Jesus contou-lhes ainda uma parábola: “Ninguém tira retalho de roupa nova para fazer remendo em roupa velha; senão vai rasgar a roupa nova, e o retalho novo não combinará com a roupa velha. Ninguém coloca vinho novo em odres velhos; porque, senão, o vinho novo arrebenta os odres velhos e se derrama; e os odres se perdem. Vinho novo deve ser colocado em odres novos (vv. 36-38).

Em v. 36, Lc classifica a resposta de Jesus como “parábola” (historinha de comparação). O casamento inaugura uma vida nova, não é um tapa-buraco, por isso “ninguém coloca remendo de pano novo em roupa velha” e “não se coloca vinho novo em odres velhos” (cf. Jó 32,19). Com a imagem do casamento combinam a da roupa e a do vinho. Ambas têm associações matrimoniais (p. ex. Is 52,1; 61,10; Sl 45, 9; Ct 2,4; 8,2) e servem para explicar a “novidade” (“renovando seu amor” diz Sf 3,17; o português “noivo” vem da palavra latim novus) “Antigo”, velho, é o adjetivo que Paulo aplica à aliança de Israel (2Cor 3,14). A imagem dos odres se encontra também em Jó 32,19. Ambas as imagens são muito expressivas, como se disséssemos: o Messias não vem para pôr remendos em panos gastos, ele traz um vinho que fermenta vida nova.
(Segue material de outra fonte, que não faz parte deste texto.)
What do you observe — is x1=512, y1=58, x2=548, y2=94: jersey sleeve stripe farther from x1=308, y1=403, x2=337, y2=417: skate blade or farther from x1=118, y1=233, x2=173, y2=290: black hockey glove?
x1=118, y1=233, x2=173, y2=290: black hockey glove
E ninguém, depois de beber vinho velho, deseja vinho novo; porque diz: o velho é melhor” (v. 39).

Só Lc acrescenta esta frase final. O vinho mais velho é mais valorizado, porque tem sabor melhor do que o novo que precisa ainda amadurecer. O costume do antigo impede considerar a qualidade do novo, o que explica de certo modo porque os judeus rejeitaram Jesus (cf. 4,24). Quem está habituado às estruturas do velho sistema, e não se predispõe à mudança, jamais aceita a novidade trazida por Jesus. Em Jo 2,10, o vinho novo (transformado da água) de Jesus é o melhor.

O site da CNBB comenta: A maioria das novidades que nós encontramos no dia a dia não passa, na verdade, de mudanças superficiais em coisas que já existiam antes ou de uma continuidade de um processo evolutivo, de modo que muito pouco vemos de realmente novo. Por isso, temos muita dificuldade em ver a novidade do Evangelho, não percebemos que na verdade ele nos apresenta valores que não existiam antes e uma forma totalmente nova de nos relacionarmos com Deus e com as outras pessoas. Se não estivermos bem atentos e totalmente abertos para a novidade do Evangelho, corremos o risco de querer fazer com que ele seja remendo novo em pano velho, ou vinho novo em odres velhos, uma continuidade dos valores do homem velho, algo que não se insere na realidade nem a transforma.